That’s why it’s such a temptation to stay in that place of false clarity, where the dull fabric of ordinary life has been ripped apart, and all become intoxicated on “righteous rage and singular purpose to prevail.” That was so much more satisfying than these “endless sideshow squabbles” about how to extract ourselves from Bush’s disastrous foreign policy or how to restore the constitutional balance of power. And what a drag it must seem to climb down from the dizzying heights of righteousness to consider whether we are, in fact, “safer.”

Yet those are the tasks in front of us — injecting sanity into our foreign policy, restoring the Constitution, establishing stronger national security. We all want parties to last forever, but they never do, and when they’re over there’s a mess to be cleaned up.

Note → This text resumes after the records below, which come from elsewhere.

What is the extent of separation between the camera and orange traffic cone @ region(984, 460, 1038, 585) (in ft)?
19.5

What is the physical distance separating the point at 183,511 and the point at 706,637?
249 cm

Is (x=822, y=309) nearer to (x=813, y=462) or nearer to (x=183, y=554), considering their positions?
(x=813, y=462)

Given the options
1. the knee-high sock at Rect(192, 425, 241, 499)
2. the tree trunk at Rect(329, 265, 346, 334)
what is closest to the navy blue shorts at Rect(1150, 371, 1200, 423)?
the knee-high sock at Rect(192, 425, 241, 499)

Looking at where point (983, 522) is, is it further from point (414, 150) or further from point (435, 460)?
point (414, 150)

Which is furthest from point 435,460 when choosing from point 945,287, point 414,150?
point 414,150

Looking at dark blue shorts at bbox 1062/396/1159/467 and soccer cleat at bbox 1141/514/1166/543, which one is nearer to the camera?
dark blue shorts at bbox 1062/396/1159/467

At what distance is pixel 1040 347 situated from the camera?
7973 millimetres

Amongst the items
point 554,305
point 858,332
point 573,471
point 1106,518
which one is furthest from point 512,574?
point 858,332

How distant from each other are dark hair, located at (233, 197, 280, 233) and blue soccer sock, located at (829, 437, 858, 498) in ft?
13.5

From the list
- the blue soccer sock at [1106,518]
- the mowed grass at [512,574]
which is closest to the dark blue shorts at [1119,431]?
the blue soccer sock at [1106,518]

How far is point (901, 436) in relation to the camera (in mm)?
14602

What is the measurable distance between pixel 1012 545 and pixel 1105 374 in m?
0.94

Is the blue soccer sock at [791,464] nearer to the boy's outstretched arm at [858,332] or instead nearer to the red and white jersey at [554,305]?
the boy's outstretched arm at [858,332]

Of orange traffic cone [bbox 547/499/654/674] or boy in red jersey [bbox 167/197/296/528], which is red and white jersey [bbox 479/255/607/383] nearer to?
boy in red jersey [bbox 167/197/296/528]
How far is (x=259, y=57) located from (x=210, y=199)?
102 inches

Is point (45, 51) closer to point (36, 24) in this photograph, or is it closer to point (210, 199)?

In fact, it was our national intoxication on the emotional high of September 11 that got us into most of the messes we face now.

Certainly, Islamic terrorists are a dangerous threat. They can crash airplanes and skyscrapers; they can bomb subways and commuter trains. But Islamic terrorists can’t destroy America. There aren’t enough of ’em to storm our capitol and occupy our land from sea to shining sea. Only we can destroy America, from within. And some of us are doing a heck of a job.

A year ago Steven Biel wrote for the Boston Globe:

The rhetoric about squandered national unity invokes a fleeting moment of bipartisanship and 90 percent presidential approval ratings. This apolitical golden age was supposed to be part of 9/11’s silver lining, along with the “end of irony” and the more enduring images and stories of heroism at the World Trade Center and on Flight 93. But less unity of this kind might have spared us some of the rancor and recriminations that make us seem so divided now.

Stu Bykofsky wants the party to resume. I say it’s way past time to sober up.